Banks "weren't super friendly with giving loans" at the time, he recalls. So he "pivoted" his vision of a brick-and-mortar deli counter to a food truck.

In October of 2021, Gilbert's Delicatessen hit the road. 

A rotating cast of Corbin's cured meats anchor what he hopes are "killer" deli sandwiches, paired with kettle chips, salads and soups.

The venture is named for his late grandfather who taught Corbin how to cook. 

"The reason why I'm at where I'm at and why I'm doing what I'm doing really all comes down to him," Corbin explains. 

Injured in a car accident, Gilbert couldn't stand for long periods of time and would use Corbin "as his set of hands" in the kitchen, Corbin says. 

"He was really into cooking and sort of showed me what to do."

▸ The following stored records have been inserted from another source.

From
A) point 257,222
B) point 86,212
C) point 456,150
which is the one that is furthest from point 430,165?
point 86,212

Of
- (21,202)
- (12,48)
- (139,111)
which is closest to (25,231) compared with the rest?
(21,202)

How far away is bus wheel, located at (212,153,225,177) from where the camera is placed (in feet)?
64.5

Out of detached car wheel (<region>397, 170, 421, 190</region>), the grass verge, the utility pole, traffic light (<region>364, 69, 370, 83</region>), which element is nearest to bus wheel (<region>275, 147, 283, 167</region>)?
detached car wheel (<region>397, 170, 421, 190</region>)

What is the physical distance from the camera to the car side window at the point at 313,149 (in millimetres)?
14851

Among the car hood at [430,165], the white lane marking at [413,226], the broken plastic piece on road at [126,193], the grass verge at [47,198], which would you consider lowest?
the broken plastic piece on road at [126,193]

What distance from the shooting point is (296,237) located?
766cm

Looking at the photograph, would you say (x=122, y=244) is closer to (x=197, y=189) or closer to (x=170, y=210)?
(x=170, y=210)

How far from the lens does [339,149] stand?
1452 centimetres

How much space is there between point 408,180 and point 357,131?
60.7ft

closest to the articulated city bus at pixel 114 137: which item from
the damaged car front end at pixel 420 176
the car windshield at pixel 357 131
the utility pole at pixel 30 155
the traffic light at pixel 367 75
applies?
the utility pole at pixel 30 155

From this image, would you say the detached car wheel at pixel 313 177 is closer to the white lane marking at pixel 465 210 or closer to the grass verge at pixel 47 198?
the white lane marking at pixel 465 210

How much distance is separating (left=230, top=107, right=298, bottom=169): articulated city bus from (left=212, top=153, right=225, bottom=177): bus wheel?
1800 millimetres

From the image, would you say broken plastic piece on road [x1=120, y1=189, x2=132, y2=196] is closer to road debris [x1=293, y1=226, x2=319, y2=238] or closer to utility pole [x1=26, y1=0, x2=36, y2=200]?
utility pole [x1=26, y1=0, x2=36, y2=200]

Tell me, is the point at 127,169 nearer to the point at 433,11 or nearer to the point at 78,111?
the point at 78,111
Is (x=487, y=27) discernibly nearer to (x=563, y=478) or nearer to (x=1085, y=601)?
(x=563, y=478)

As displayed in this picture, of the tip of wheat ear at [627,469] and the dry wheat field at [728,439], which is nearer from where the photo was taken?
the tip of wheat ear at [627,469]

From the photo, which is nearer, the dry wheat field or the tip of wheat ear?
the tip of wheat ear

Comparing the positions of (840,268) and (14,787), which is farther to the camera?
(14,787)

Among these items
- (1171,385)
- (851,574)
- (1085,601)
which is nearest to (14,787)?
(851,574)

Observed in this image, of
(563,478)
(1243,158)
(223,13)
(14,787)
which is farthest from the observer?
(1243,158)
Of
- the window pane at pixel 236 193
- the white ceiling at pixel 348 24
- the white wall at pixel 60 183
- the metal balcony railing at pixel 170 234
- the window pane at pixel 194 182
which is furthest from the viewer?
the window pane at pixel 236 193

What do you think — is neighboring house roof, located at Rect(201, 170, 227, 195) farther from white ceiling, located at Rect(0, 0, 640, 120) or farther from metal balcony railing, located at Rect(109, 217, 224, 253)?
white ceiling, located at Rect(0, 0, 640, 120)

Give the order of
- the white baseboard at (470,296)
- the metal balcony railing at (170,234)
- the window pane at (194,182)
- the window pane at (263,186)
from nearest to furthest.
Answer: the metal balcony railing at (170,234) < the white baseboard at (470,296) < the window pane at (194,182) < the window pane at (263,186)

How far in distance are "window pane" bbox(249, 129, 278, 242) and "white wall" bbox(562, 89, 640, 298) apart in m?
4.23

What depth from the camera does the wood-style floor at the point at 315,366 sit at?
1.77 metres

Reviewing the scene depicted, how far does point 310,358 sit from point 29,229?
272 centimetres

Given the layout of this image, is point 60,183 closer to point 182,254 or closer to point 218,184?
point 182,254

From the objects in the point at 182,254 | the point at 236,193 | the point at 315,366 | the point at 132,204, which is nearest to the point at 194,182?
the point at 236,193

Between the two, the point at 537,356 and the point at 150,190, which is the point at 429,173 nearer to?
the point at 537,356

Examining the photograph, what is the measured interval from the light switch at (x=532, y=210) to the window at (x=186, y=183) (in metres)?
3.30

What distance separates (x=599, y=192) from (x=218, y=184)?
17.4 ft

While both his parents worked out of town, starting around the age of 10, Corbin hung out with his grandfather five nights a week preparing food for the family.

He says their time together taught him to love good, simple food. And it's a passion he appears to have carried into the food truck that now bears his grandfather's name. 

For Corbin the value in the time-consuming process of curing meats in-house is reconnecting "more to the way food should be," and allowing diners to "appreciate the complexity of flavours that comes into food through taking time and doing it well."

It's also a "chance to honour where the production came from," he continues. All the meat at Gilbert's Delicatessen is locally sourced, with much of it coming from Meeting Place Organic Farm in Bruce County.

As for the truck's name sake, Corbin says he thinks the fare he's serving today would be "totally up his (grandfather's) alley."